This was grave indeed, and though it was necessary to
dismiss it from all consideration till the day’s work in
front of him was done, this double intelligence greatly
increased the anxiety with which Colonel Brander set
himself to secure, not a victory only, but a victory that
must be complete at any cost and before nightfall.
As we have seen, the Tibetans had built sangars on
both sides of the valley in advance of the wall. Two of
these sangars— one on each side— were occupied by about
thirty men apiece, and Major Row and a company of
Gurkhas were sent forward to the left to secure the
northern outwork.
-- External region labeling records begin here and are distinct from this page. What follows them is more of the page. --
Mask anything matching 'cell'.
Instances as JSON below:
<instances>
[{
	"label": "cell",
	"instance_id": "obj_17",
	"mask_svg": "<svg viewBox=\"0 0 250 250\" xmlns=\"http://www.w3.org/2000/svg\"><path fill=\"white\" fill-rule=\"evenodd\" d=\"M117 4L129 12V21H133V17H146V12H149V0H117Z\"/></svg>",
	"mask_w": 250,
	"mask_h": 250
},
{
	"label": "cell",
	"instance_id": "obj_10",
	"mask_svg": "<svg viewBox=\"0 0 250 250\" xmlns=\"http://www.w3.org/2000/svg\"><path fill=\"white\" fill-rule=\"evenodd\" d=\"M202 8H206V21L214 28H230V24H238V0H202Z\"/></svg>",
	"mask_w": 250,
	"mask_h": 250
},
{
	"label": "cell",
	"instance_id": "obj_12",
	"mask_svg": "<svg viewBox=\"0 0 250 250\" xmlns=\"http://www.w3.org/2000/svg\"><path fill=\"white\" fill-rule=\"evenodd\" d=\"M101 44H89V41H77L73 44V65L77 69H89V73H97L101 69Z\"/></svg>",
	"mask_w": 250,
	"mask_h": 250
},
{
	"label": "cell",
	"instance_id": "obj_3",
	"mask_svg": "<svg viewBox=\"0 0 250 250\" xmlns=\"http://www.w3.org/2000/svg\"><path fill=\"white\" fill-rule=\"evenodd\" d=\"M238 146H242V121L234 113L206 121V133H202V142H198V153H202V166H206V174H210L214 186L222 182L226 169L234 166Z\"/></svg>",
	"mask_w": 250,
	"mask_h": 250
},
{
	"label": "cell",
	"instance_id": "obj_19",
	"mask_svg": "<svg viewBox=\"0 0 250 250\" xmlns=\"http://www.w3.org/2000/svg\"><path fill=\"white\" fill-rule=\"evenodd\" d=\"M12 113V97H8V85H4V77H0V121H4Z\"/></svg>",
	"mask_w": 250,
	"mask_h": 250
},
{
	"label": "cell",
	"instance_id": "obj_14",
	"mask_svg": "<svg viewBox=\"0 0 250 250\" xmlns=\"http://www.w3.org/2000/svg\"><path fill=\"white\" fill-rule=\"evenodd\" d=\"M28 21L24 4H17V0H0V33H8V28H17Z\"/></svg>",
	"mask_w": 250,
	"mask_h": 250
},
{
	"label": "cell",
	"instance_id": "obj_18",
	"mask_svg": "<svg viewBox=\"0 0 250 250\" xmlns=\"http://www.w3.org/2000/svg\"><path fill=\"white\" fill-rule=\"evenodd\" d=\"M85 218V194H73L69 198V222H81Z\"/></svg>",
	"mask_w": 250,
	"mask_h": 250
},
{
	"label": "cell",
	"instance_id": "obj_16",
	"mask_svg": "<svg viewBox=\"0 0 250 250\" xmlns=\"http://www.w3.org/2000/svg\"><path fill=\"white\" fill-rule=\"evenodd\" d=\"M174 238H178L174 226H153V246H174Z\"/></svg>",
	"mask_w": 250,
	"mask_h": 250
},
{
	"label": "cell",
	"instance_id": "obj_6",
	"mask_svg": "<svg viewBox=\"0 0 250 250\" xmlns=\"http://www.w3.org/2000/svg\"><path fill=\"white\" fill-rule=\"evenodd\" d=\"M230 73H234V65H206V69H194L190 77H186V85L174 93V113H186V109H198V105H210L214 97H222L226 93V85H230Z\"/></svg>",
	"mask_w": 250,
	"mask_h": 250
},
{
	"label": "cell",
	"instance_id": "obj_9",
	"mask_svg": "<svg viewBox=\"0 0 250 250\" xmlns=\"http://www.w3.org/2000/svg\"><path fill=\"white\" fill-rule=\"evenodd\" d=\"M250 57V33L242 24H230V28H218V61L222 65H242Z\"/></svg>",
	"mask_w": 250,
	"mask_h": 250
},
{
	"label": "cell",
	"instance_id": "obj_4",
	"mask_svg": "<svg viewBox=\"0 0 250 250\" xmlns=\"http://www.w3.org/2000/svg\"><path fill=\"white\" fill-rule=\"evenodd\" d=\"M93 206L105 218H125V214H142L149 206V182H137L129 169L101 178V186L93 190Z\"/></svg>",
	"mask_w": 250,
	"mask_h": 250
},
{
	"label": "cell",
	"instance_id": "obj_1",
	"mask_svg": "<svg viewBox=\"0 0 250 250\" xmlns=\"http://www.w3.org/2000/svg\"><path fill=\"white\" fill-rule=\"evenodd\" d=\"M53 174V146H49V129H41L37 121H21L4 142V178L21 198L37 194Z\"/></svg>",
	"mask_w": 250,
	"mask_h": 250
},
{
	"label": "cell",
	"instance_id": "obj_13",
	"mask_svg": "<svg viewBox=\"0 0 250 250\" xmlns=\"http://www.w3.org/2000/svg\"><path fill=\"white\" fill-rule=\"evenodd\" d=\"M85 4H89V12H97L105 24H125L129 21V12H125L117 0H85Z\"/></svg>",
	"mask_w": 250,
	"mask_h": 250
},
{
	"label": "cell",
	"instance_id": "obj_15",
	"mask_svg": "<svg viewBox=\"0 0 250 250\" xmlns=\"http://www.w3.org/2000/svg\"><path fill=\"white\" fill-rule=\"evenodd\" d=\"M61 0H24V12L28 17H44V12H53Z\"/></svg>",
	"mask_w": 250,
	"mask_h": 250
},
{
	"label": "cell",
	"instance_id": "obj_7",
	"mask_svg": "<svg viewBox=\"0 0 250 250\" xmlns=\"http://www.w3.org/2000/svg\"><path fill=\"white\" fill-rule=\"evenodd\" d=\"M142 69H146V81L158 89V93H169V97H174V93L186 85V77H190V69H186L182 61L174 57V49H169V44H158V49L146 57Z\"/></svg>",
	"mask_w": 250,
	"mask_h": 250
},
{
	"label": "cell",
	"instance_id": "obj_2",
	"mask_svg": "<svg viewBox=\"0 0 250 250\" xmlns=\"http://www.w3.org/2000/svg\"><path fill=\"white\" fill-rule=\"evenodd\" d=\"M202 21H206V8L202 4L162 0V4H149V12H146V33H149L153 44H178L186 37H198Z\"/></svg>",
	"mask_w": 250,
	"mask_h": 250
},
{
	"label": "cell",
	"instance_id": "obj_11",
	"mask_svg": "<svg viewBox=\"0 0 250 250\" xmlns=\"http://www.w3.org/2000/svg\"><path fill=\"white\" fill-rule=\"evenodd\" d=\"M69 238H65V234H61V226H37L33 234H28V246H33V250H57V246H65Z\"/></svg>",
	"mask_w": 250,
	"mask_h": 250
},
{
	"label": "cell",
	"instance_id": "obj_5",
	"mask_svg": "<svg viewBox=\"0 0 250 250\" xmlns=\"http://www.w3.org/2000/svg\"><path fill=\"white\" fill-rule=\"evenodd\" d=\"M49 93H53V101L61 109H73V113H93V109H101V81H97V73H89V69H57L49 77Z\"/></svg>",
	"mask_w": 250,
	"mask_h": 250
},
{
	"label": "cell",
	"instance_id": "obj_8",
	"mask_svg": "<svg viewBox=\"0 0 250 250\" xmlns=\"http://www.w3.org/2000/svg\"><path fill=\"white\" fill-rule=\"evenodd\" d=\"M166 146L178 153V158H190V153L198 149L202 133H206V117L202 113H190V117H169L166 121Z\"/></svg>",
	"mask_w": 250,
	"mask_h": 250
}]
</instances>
At the same time two companies of
the 32nd Pioneers had been sent down the river-bed
towards the wall. One, under Captain Bethune, arrived
almost at the barrier itself, but so heavy was the fire
from the loopholes, and so impossible any effective reply,
that cover had to be taken under the river bank itself,
some two or three hundred yards away. The second
company, under Captain Cullen, fought its way across an
open stretch of ground to comparative security within a
fold in the ground, about the same distance from the
wall. Further advance was impossible, though Captain
Bethune very early in the day made a magnificent but
doomed attempt to carry the wall by assault. It was
here that he was killed, close under the very wall itself ;
according to one account he was at the moment of
his death even clutching the barrel of a protruding
matchlock. He was killed on the instant, and the force
thereby lost the most popular, and, perhaps, also the
most capable of the junior regimental officers. The
Sikhs under his command retreated to their former
cover and held their places for the remainder of the day.